Looting and corruption

The change of date of the catastrophe is one of the discoveries that have taken place in recent years when, after decades of decay, corruption and looting in collusion with the Camorra, Pompeii experienced a second discovery, under the direction of Massimo Osanna, both from a conservation and research point of view. And these advances have not only meant more Roman houses, more paintings —for example, a beautiful erotic fresco of Leda and the Swan—, more objects, but also more data, because the most modern research techniques have also been applied to plasters. of the dead.

All the bodies recovered in Pompeii have been recovered using the same technique, a genius invented in the 19th century by Giuseppe Fiorelli, the first great director of the site. Fiorelli had an idea as simple as it was effective: to fill in with plaster the gaps left by the decomposition of the bodies of the victims of the eruption and to achieve a perfect mold of the Pompeians at the time of their death. Thus have appeared the famous dog that died tied without being able to escape, the man sitting with his hands on his face, the lovers who died together and so many dozens of bodies.

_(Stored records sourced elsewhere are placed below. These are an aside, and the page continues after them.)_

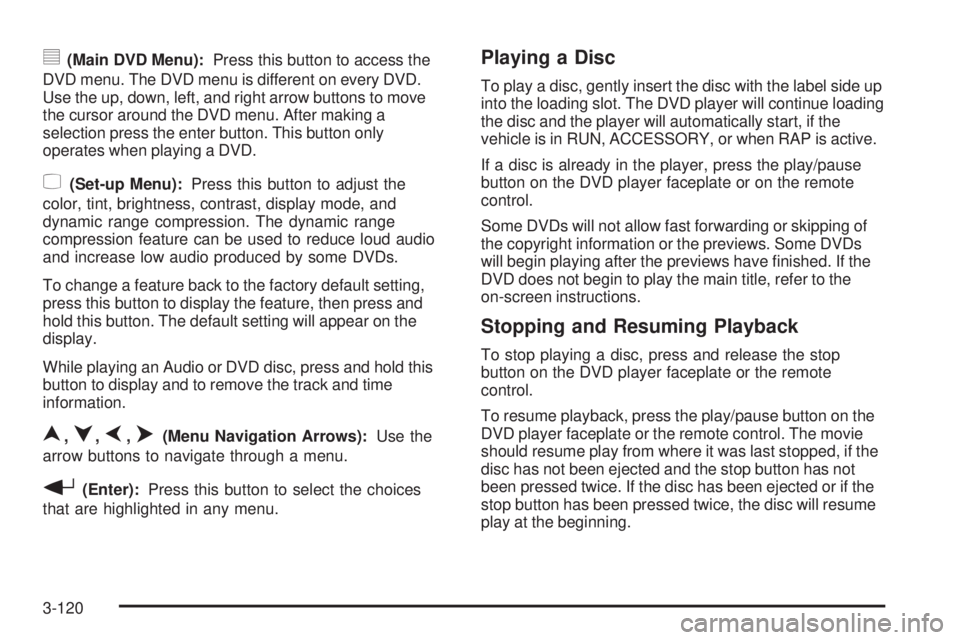 (Main DVD Menu): Press this button to access the DVD menu. The DVD menu is different on every DVD. Use the up, down, left, and right arrow buttons to move the cursor around the DVD menu. After making a selection press the enter button. This button only operates when playing a DVD.

(Set-up Menu): Press this button to adjust the color, tint, brightness, contrast, display mode, and dynamic range compression. The dynamic range compression feature can be used to reduce loud audio and increase low audio produced by some DVDs.

To change a feature back to the factory default setting, press this button to display the feature, then press and hold this button. The default setting will appear on the display.

While playing an Audio or DVD disc, press and hold this button to display and to remove the track and time information.

, , , (Menu Navigation Arrows): Use the arrow buttons to navigate through a menu.

(Enter): Press this button to select the choices that are highlighted in any menu.

Playing a Disc

To play a disc, gently insert the disc with the label side up into the loading slot. The DVD player will continue loading the disc and the player will automatically start, if the vehicle is in RUN, ACCESSORY, or when RAP is active.

If a disc is already in the player, press the play/pause button on the DVD player faceplate or on the remote control.

Some DVDs will not allow fast forwarding or skipping of the copyright information or the previews. Some DVDs will begin playing after the previews have finished. If the DVD does not begin to play the main title, refer to the on-screen instructions.

Stopping and Resuming Playback

To stop playing a disc, press and release the stop button on the DVD player faceplate or the remote control.

To resume playback, press the play/pause button on the DVD player faceplate or the remote control. The movie should resume play from where it was last stopped, if the disc has not been ejected and the stop button has not been pressed twice. If the disc has been ejected or if the stop button has been pressed twice, the disc will resume play at the beginning.

3-120

carmanualsonline.info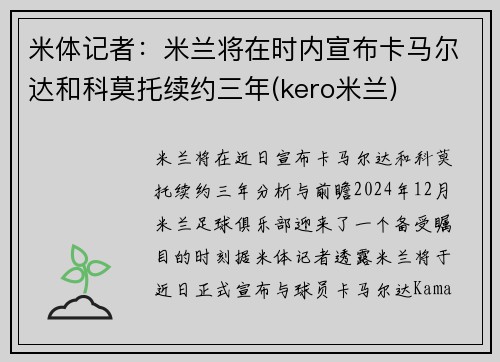 米体记者：米兰将在时内宣布卡马尔达和科莫托续约三年(kero米兰)

米兰将在近日宣布卡马尔达和科莫托续约三年分析与前瞻2024年12月米兰足球俱乐部迎来了一个备受瞩目的时刻据米体记者透露米兰将于近日正式宣布与球员卡马尔达Kama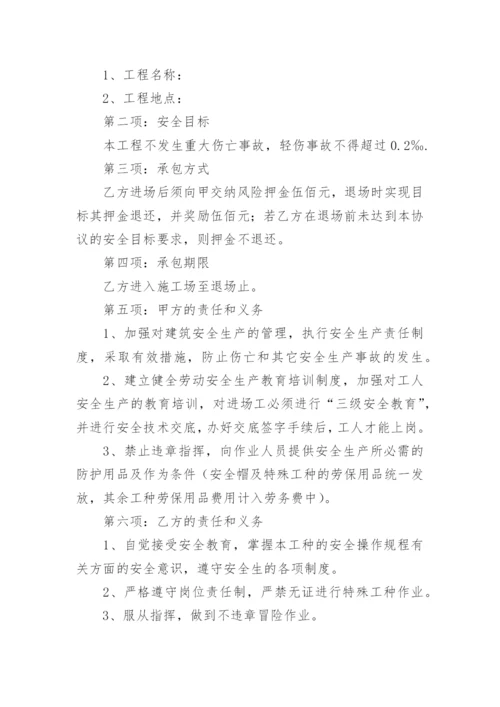 1、工程名称：

2、工程地点：

第二项：安全目标

本工程不发生重大伤亡事故，轻伤事故不得超过0.2‰.

第三项：承包方式

乙方进场后须向甲交纳风险押金伍佰元，退场时实现目标其押金退还，并奖励伍佰元；若乙方在退场前未达到本协议的安全目标要求，则押金不退还。

第四项：承包期限

乙方进入施工场至退场止。

第五项：甲方的责任和义务

1、加强对建筑安全生产的管理，执行安全生产责任制度，采取有效措施，防止伤亡和其它安全生产事故的发生。

2、建立健全劳动安全生产教育培训制度，加强对工人安全生产的教育培训，对进场工必须进行“三级安全教育”，并进行安全技术交底，办好交底签字手续后，工人才能上岗。

3、禁止违章指挥，向作业人员提供安全生产所必需的防护用品及作为条件（安全帽及特殊工种的劳保用品统一发放，其余工种劳保用品费用计入劳务费中）。

第六项：乙方的责任和义务

1、自觉接受安全教育，掌握本工种的安全操作规程有关方面的安全意识，遵守安全生的各项制度。

2、严格遵守岗位责任制，严禁无证进行特殊工种作业。

3、服从指挥，做到不违章冒险作业。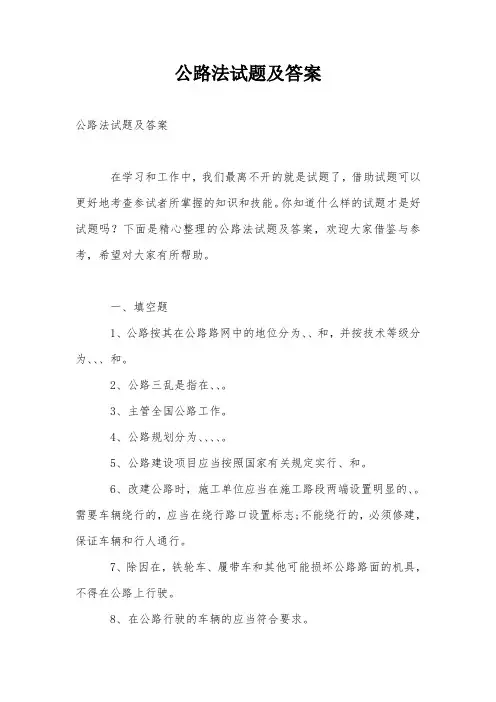 公路法试题及答案

公路法试题及答案

在学习和工作中，我们最离不开的就是试题了，借助试题可以更好地考查参试者所掌握的知识和技能。你知道什么样的试题才是好试题吗？下面是精心整理的公路法试题及答案，欢迎大家借鉴与参考，希望对大家有所帮助。

一、填空题

1、公路按其在公路路网中的地位分为、、和，并按技术等级分为、、、和。

2、公路三乱是指在、、。

3、主管全国公路工作。

4、公路规划分为、、、、。

5、公路建设项目应当按照国家有关规定实行、和。

6、改建公路时，施工单位应当在施工路段两端设置明显的、。需要车辆绕行的，应当在绕行路口设置标志;不能绕行的，必须修建，保证车辆和行人通行。

7、除因在，铁轮车、履带车和其他可能损坏公路路面的机具，不得在公路上行驶。

8、在公路行驶的车辆的应当符合要求。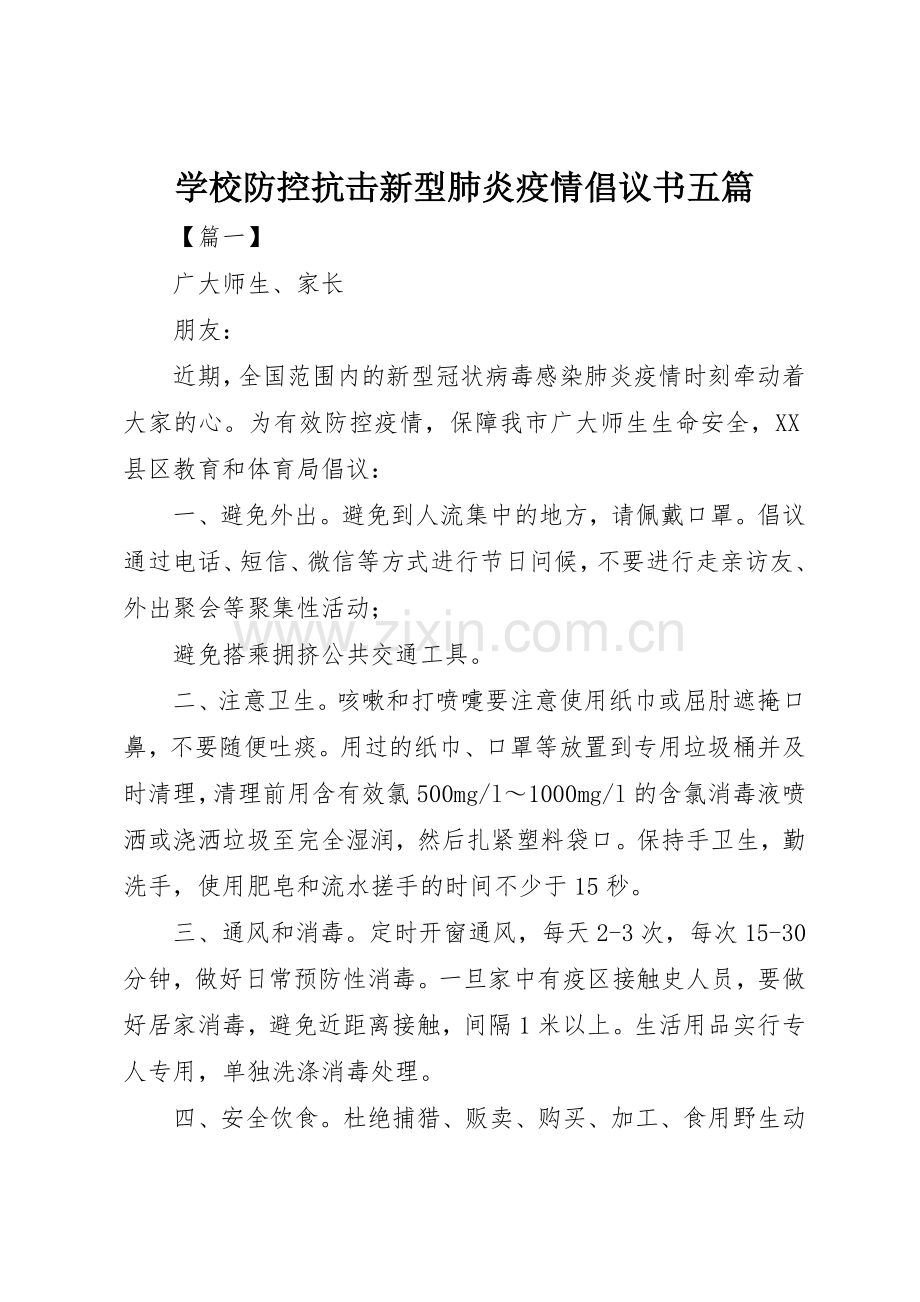 学校防控抗击新型肺炎疫情倡议书五篇

【篇一】

广大师生、家长

朋友：

近期，全国范围内的新型冠状病毒感染肺炎疫情时刻牵动着大家的心。为有效防控疫情，保障我市广大师生生命安全，XX县区教育和体育局倡议：

一、避免外出。避免到人流集中的地方，请佩戴口罩。倡议通过电话、短信、微信等方式进行节日问候，不要进行走亲访友、外出聚会等聚集性活动；

避免搭乘拥挤公共交通工具。

二、注意卫生。咳嗽和打喷嚏要注意使用纸巾或屈肘遮掩口鼻，不要随便吐痰。用过的纸巾、口罩等放置到专用垃圾桶并及时清理，清理前用含有效氯500mg/l～1000mg/l的含氯消毒液喷洒或浇洒垃圾至完全湿润，然后扎紧塑料袋口。保持手卫生，勤洗手，使用肥皂和流水搓手的时间不少于15秒。

三、通风和消毒。定时开窗通风，每天2-3次，每次15-30分钟，做好日常预防性消毒。一旦家中有疫区接触史人员，要做好居家消毒，避免近距离接触，间隔1米以上。生活用品实行专人专用，单独洗涤消毒处理。

四、安全饮食。杜绝捕猎、贩卖、购买、加工、食用野生动

www.zixin.com.cn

The first plaster emerged from the old ashes in 1863. However, despite their fascination, the bodies had never been scanned with a CT scan until 2015. A multidisciplinary team has been analyzing corpses to try to discover everything possible about the inhabitants of the destroyed city. For example, that their teeth were in much better condition than I expected or that among the deceased there were of all ages, which would indicate that not only the weak were left. This is an ongoing project that, as it progresses, will provide a wealth of information about everyday life at the peak of Rome’s splendor.

But the dead of Pompeii are not only important because of the information they can provide, but because of the close bond that they establish with those who contemplate them from the present because, paraphrasing William Faulkner, thanks to them the past is no longer a strange country . You can see how they dressed, but also their anguish in the final moments, we know what they tried to take with them in their desperate flight, we are aware of their refusal to leave the place where they lived despite the imminent danger. The new campaign of excavations revealed, for example, a victim who had a particularly egregious end: a huge stone struck him on the head. Examination of his bones revealed that he had a leg infection and was unable to run. He simply couldn’t escape. The great British Latinist Mary Beard, author of the landmark study on the site, Pompeii. Life and legend of a city, explains it like this: “The plaster casts of the victims of Vesuvius are a constant reminder that they are people like us.”

A classic of Italian (and world) cinema, I will Always Love You (1954), by Roberto Rossellini (strange translation of the original I travel to italy), explores the impression produced by meeting those dead, far away and close at the same time, who speak of their past and our present. The protagonists, a couple in crisis played by George Sanders and Ingrid Bergman, contemplate how one of those casts is extracted, in which a woman and a man appear, who died together. The finding makes them reflect on their own lives, on their destiny and a love that has not survived time, unlike the one they contemplate frozen in plaster. The scene is inspired by the discovery, in 1913, of a couple embracing at the time of their death. They were always thought to be a woman and a man until, within the new research campaign, their bones and DNA were analyzed in 2017. It was then discovered that they were two men. The bodies of Pompeii still have a lot to say.